# Consigne 1
D'après l'article sur le rassemblement d'Aleria, à quelle date l'association Tavignanu vivu a-t-elle été créée ?
# Consigne 2
Reprenez l'article sur le projet de centre d'enfouissement de Giuncaggiu et poursuivez-le à partir de sa dernière phrase.

Jeanne Leboulleux-Leonardi le Samedi 28 Mai 2022 à 22:20

Samedi 28 mai, à Aleria, l’Association Tavignanu vivu organisait un rassemblement pour protester contre le démarrage des travaux relatifs au projet très controversé d’implantation d’un centre d’enfouissement de déchets à Giuncaggiu, dans la vallée du Tavignanu.



Tavignanu vivu a organisé un rassemblement pour protester contre le démarrage des travaux
Tavignanu vivu a organisé un rassemblement pour protester contre le démarrage des travaux
Une soixantaine de participants étaient présents. Parmi eux, on comptait quelques élus – notamment le député Jean-Félix Aquaviva, le sénateur Paolu-Santu Parigi, le maire de Belgodère et président de la Communauté de communes de Lisula Balagna Lionel Mortini… - ainsi que des personnalités ou représentants d’associations – comme Colette Castagnoli porte-parole de Zeru Frazu ou Jean-François Bernardini – dont plusieurs se sont succédé au micro, dénonçant la mainmise des « malfrats » sur le secteur des déchets, rappelant que « l’eau devient l’or du monde » et qu’il importe de la protéger. Pendant ces interventions, des tracts étaient distribués aux automobilistes, invités à signer pour soutenir le mouvement.
 
Un site inadapté
Un mouvement qui a vu le jour il y a plus de six ans : l’association Tavignanu vivu a été créée en janvier 2016, « lorsque les gens se sont rendu compte qu’il y avait un projet de centre d’enfouissement à la fois de terres amiantifères et de déchets ménagers, rappelle Marie-Dominique Loÿe, membre de la Direction collégiale de Tavignanu vivu. Certes, le projet répondait bien à une problématique existante et dont nous concevions la nécessité. Mais le lieu choisi était absurde ! » Le problème est double, explique cette universitaire, géologue de formation. Tout d’abord, le terrain prévu s’effondre depuis des années : on a d’ailleurs dû détourner la route existante qui relie la plaine à Corti, pour lui faire contourner la zone. Mieux, en 2005, quand on a voulu élargir cette nouvelle route, les travaux ont provoqué un glissement de terrain impressionnant. S’ajoute à cela le fait que la zone est parcourue par des circulations d’eau souterraines. Sur un terrain de cette nature, il est impossible d’assurer l’étanchéité qu’impose la loi pour protéger le sous-sol des infiltrations de fibres d’amiante et autres métaux lourds qui viendraient, au final, polluer le fleuve.

Enregistrements de questions de raisonnement spatial:
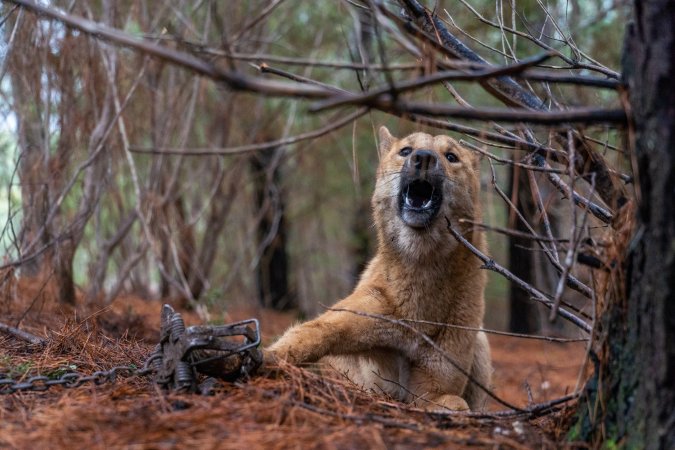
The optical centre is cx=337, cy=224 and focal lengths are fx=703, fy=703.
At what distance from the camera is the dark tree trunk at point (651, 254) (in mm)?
2340

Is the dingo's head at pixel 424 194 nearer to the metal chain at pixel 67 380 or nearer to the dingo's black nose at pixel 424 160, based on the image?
the dingo's black nose at pixel 424 160

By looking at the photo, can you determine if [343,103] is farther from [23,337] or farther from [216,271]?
[216,271]

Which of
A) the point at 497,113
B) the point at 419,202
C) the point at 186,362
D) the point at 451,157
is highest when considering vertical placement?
the point at 451,157

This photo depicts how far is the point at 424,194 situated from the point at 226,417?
2.61m

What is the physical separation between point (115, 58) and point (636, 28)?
540 centimetres

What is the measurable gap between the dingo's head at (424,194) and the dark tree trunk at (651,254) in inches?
82.9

# Production attendue 1
En janvier 2016.

# Production attendue 2
 
D’un refus d’autorisation…
Le projet de centre d’enfouissement porté par Oriente Environnement, un groupement dans lequel figurent une entreprise locale, Agrégats Béton Corse, et SICO Groupe – une holding regroupant différentes sociétés, notamment immobilières – est, donc, dans un premier temps, rejeté par l’administration. « Dans le cadre de l’enquête publique, il y a eu une opposition motivée générale au projet », explique Marie-Dominique Loÿe. Le rapport d’enquête est négatif. Le CODERST (COnseil Départemental de l'Environnement et des Risques Sanitaires et Technologiques) émet également un avis négatif. De même que la DREAL (Direction régionale de l’environnement, de l’aménagement et du logement) , « même si le chef de la division risque, aujourd’hui parti en retraite, était, personnellement, favorable au projet ». En novembre 2016, le préfet refuse donc l’autorisation d’exploiter.
 
…A une autorisation sous conditions
En retour, le porteur de projet attaque la décision au Tribunal administratif. « Mais entretemps, redoutant des problèmes liés à l’hydrogéologie du site et à sa stabilité, l’autorité environnementale avait demandé une tierce expertise, à la charge du porteur de projet. C’est l’INERIS qui a été choisi. Un EPIC très sérieux qui va bien mettre en évidence les problèmes.  Sauf que la conclusion de chacun de ses chapitres était que, moyennant certaines précautions, le projet était faisable. Il est vrai que l’interlocuteur principal de cet expert était le porteur de projet. Et que le rapport produit n’avait pas été fourni à l’enquête publique alors qu’il aurait dû l’être… »
Lorsque le dossier passe au Tribunal administratif, celui-ci dispose donc de cette nouvelle expertise. « Quant au préfet, il avait changé. Le nouveau ne connaissait pas forcément aussi bien le dossier. » En octobre 2019, le Tribunal administratif annule donc l’arrêté préfectoral refusant l'autorisation d'exploiter.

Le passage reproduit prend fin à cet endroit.